=== Task requirements ===
Rewrite the part of the travel-time article that opens with the words "A lot of sci-fi" and closes with "week at warp).", replacing "boring" with "tedious".

=== Page text ===

━━━

To quote Douglas Adams, “Space is big. Really big.” Even travel between Earth and the other planets in our solar system is measured in years. The Cassini-Huygens space probe took seven years to reach Saturn. The more advanced New Horizons spacecraft took the better part of a decade to reach the Kuiper Belt, on the edge of our star system. And even it would take centuries to reach the nearest star, a paltry four light-years from Earth.
When dealing with unmanned craft, space exploration is mostly a waiting game: scientists at NASA spend years of their lives waiting for what can be mere minutes of data. But a crew complicates things: how can humans not only survive on a spacecraft for years, but also operate the spacecraft upon arrival, while potentially dealing with the ravages of old age?
One of the greatest challenges of mission planners at NASA today is figuring out how to keep astronauts safe and alive on long-duration space missions, like the planned mission to Mars. But on potential manned extrasolar missions, the problem is further complicated: how can a crew that’s been aging for decades complete their mission upon arrival? In this month’s “Science in Fiction”, let’s take a look at how sci-fi has dealt with transit times in the past, and how current science can help the modern sci-fi writer to solve what I call the “Grandfather Problem”.
Travel Time in Science Fiction

A lot of sci-fi pays lip service at best to the time spent traveling between stars or planets, for one obvious reason: it’s boring. Nobody wants to watch a movie or television show where characters spend a lot of time just going somewhere. In Star Trek, there were periodic mentions of warp travel being far from instantaneous (episodes of Deep Space Nine stated travel between Bajor and Earth took about a week at warp).
But in hard science fiction, dealing with travel times across vast distances of space is crucial. Some hard sci-fi has dealt with it by the suggestion of generation ships (for instance, the Nauvoo in The Expanse by James S.A. Corey, or the ships of the Ramans in Rendezvous with Rama by Arthur C. Clarke). In The Expanse, the Nauvoo was an enormous Bernal cylinder built by the Mormons to travel to Tau Ceti.

A far more common approach has been the use of cryogenics, often referred to in science fiction as “hypersleep” or “cryosleep”. It’s one of the most established tropes in science fiction, appearing in such films as Alien, Avatar, Interstellar, and the various Stargate television series. This idea involves freezing astronauts, suspending their cellular activity and (presumably) putting them into a form of hibernation, like bears. And we’ll start there, since this is the most popular trope, and it begins with one major flaw…
Hibernation in Science

The idea of putting astronauts into hibernation has become so ubiquitous that when NASA began planning missions to Mars, they commissioned a scientific study to determine how bears hibernate. The resulting research paper, titled simply “Bears Do Not Hibernate”, was easily one of the most entertaining scientific papers ever written. Essentially, a scientist entered a bear’s den during the winter in order to take its core temperature. As the researcher inserted a thermometer into the bear’s rectum, the bear raised its head to look back at them.

━━━

=== Available data ===
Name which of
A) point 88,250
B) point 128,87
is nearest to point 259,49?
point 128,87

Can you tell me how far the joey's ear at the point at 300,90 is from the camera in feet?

━━━

=== Answer space ===
A lot of sci-fi pays lip service at best to the time spent traveling between stars or planets, for one obvious reason: it’s tedious. Nobody wants to watch a movie or television show where characters spend a lot of time just going somewhere. In Star Trek, there were periodic mentions of warp travel being far from instantaneous (episodes of Deep Space Nine stated travel between Bajor and Earth took about a week at warp).